Dado el carácter imprevisible, e irrepetible, de las conclusiones, el artículo fue sometido al escrutinio de una investigación independiente que constató el escaso rigor científico, y por tanto la invalidez, del experimento. De hecho, se descubrió que el laboratorio responsable del estudio estaba siendo generosamente financiado por un gigante de la industria homeopática, lo que alimentó la creciente sospecha de que, más que de errores metodológicos, los resultados fueran consecuencia de un mero fraude.

Sin embargo, el auténtico padre de la homeopatía es Samuel Hahnemann, doctor alemán que en los albores del siglo XVIII, absolutamente desencantado con el ejercicio de una profesión en la que seguía primando la práctica de sangrías, decidió experimentar con cantidades diluidas al extremo de sustancias que, como el cianuro potásico o el arsénico, provocarían efectos perniciosos, cuando no letales, a sus dosis ‘naturales’.

La base que amparaba su trabajo era la ‘ley de similitud o de los semejantes’, por la que toda sustancia causante de síntomas en una persona sana es, a su vez y administrada en cantidades infinitesimales, capaz de curar dichos síntomas u otros similares en una persona enferma. A modo de ejemplo, un grano de café, estimulante universal, curaría el insomnio mientras disfruta de un baño en el Atlántico.

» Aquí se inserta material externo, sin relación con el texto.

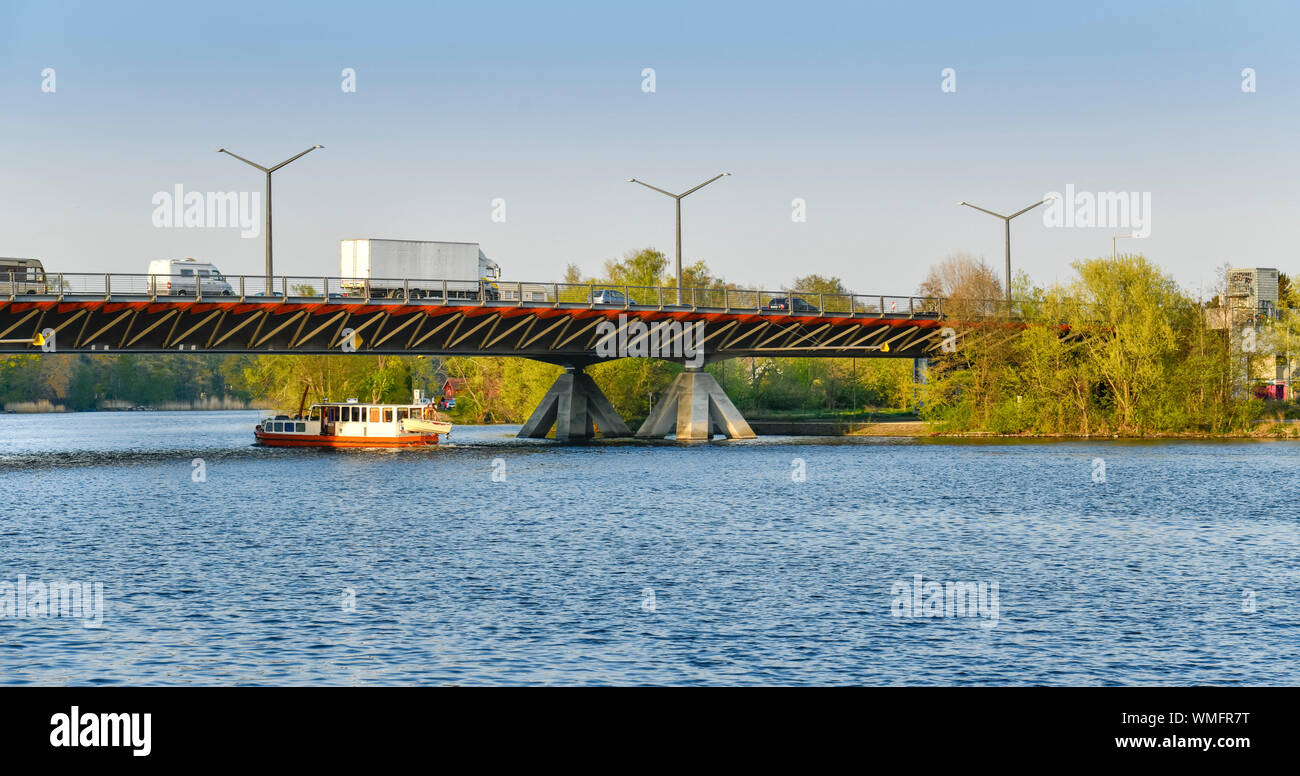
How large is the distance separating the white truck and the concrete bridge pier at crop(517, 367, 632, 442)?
56.8ft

Sea como fuere, deben agradecerse los esfuerzos de Hahnemann, dirigidos a aminorar las dosis de las toxinas –y, por ende, de sus nocivos efectos adversos– con cada dilución, así como a erradicar los sangrados terapéuticos y demás fuentes de iatrogenia de la época. Como dicta la máxima de la Medicina, primum non nocere –‘ante todo, no dañar’–. El problema es que las sustancias testadas, presuntamente ultradiluidas, se encontraban ausentes. La constante de Avogadro garantiza que toda molécula-gramo de cualquier sustancia que sea diluida 13 veces en 100 mililitros de agua está abocada a su aniquilación. Non nocere, ne sana –no dañar, no sanar.

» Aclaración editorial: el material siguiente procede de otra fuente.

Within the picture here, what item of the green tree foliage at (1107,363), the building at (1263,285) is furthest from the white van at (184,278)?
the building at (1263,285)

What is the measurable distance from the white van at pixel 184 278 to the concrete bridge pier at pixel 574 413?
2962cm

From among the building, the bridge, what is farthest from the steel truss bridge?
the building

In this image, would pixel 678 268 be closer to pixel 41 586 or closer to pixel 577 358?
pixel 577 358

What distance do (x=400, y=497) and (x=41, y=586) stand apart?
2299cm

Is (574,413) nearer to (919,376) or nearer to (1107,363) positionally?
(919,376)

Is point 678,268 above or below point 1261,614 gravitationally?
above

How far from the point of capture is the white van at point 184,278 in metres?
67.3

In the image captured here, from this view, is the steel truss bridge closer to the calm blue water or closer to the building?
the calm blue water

Constatada la amnesia del agua y el borrado de las sustancias inmersas, el supuesto beneficio de los productos homeopáticos, esto es, de las ‘bolitas’ de azúcar –en su mayoría sacarosa– impregnadas con un única gota de una o varias soluciones ultradiluidas, solo puede explicarse por el efecto placebo, razón por la que en ningún caso puede justificarse su consideración como ‘medicamentos’ por las agencias reguladoras. Menos aún cuando la presunta inocuidad de los productos homeopáticos no es tal y los pacientes que deciden no ya sustituir, sino complementar, sus tratamientos tradicionales con ‘terapias alternativas’ o ‘pseudoterapias’ presentan mayores probabilidades de enfermar y de reunirse con sus ancestros. Pero aún así, el 52,7% de los españoles sigue creyendo que las ‘bolitas’ de sacarosa tienen efectos positivos que trascienden el mero endulzamiento de sus paladares. Unas ‘bolitas’, además, que parecen tener el potencial de curarlo todo.

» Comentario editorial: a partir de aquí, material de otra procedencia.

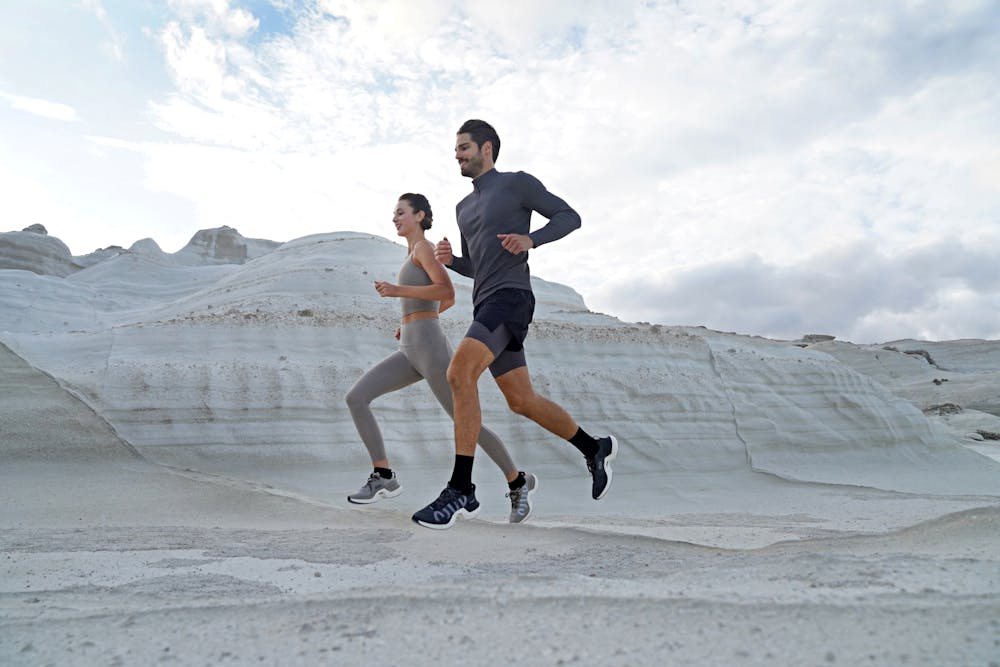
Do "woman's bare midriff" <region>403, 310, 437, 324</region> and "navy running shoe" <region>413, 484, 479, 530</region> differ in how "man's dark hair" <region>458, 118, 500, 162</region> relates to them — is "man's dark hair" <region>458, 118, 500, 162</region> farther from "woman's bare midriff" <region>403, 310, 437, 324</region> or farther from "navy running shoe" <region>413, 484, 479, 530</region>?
"navy running shoe" <region>413, 484, 479, 530</region>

En definitiva, y siguiendo la tendencia observada de en los últimos años, en los que las Facultades de Medicina han comenzado a fulminar sus enseñanzas en homeopatía y el número de farmacéuticos renuentes a dispensar productos homeopáticos es cada vez mayor, debe exigirse, tal y como ocurre con los medicamentos y procedimientos terapéuticos ‘reales’, que la eficacia y seguridad de las ‘pseudoterapias’ sea demostrada a través de la investigación científica, que nunca de estudios sesgados y dirigidos para garantizar la obtención de unos resultados predeterminados. De hecho, ya existen evidencias rigurosas sobre los beneficios de algunas de estas ‘medicinas alternativas’ –como la acupuntura y el yoga– en el tratamiento de distintas dolencias. No así con los productos homeopáticos, cuya venta en farmacias debería estar vetada según la petición de la Organización Médica Colegial (OMC) a un Ministerio de Sanidad plenamente consciente de que la homeopatía no resulta eficaz en ninguna indicación o situación clínica.

La salud es el bien más preciado que atesora todo organismo viviente, por lo que debe esperarse de las instituciones sanitarias en las que hemos depositado nuestra confianza su máximo esfuerzo por primar la ciencia sobre la magia para salvaguardarla.